The most common way to read policy expectations off a yield curve is also the most misleading one. Raw NSS forwards embed term premium, so they overstate the priced tightening at every horizon and at every point of the last two decades of Polish data. The clean object is the expected short-rate path from an affine term-structure model: here the Adrian-Crump-Moench five-factor decomposition with the Bauer-Rudebusch-Wu small-sample bias correction applied to the VAR persistence, converted to one-month forwards. The cumulative move it implies at a given horizon, expressed in basis points against the current reference rate, is the market leg of the index.

The second leg comes from the MPC's own words. Every set of minutes since 2007 is scored with a custom hawkish-dovish lexicon, and the net tone, hawkish minus dovish over their sum, lands in [-1, 1] per meeting. Minutes are published with a lag of roughly a month, so the backtest only lets a meeting's tone enter the information set thirty days after the meeting date. The display version of the index tolerates the small look-ahead, the test version does not.

The Oracle index is then deliberately naive: 0.70 times the market leg (the implied three-month move divided by the 25 bp step size, clipped to one move) plus 0.30 times the latest available net tone, mapped linearly to probabilities of a cut, a hold and a hike over the next quarter. The weights are a choice, not an estimate, which is exactly what keeps the out-of-sample evaluation honest.

Figure · Oracle score vs the NBP staircase, last ten years

-100 -40 0 +40 +100 0 2 4 6 2018 2020 2022 2024 2026 oracle score reference rate, % oracle score (LHS) NBP reference rate (RHS)
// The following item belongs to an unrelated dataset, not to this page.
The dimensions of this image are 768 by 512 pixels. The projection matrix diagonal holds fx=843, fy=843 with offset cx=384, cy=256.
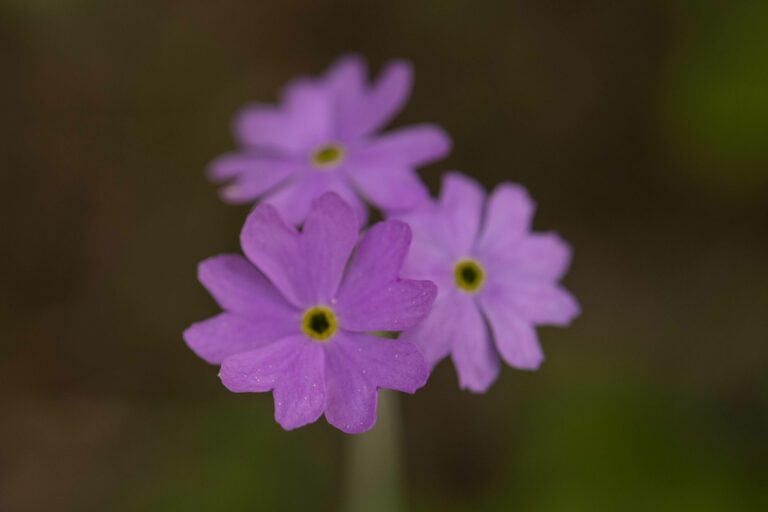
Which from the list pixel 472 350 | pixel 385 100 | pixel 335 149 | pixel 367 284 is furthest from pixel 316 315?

Oracle score (left axis, [-100, +100] scale) at month-end snapshots, June 2016 to June 2026, with the NBP reference rate stepped on the right axis. Shaded bands mark the stance zones, LOOSENING below -40 and TIGHTENING above +40. Generated from the same snapshot panel as the dashboard, where the full 2005-2026 history is available under a time slider.

HorizonMZ β (t)Wald a=0, β=1, pTone t (IS)Skill, rawCW t, tone (OOS)Hit rate, moves
3 months1.19 (4.1)0.424.50.433.394%
6 months1.10 (3.5)0.693.90.452.884%
12 months1.01 (3.3)0.922.50.341.275%

"Skill, raw" is the out-of-sample R² of the raw model path against a random-walk benchmark (Campbell-Thompson): positive means lower squared forecast error than assuming no change. MZ = Mincer-Zarnowitz, CW = Clark-West.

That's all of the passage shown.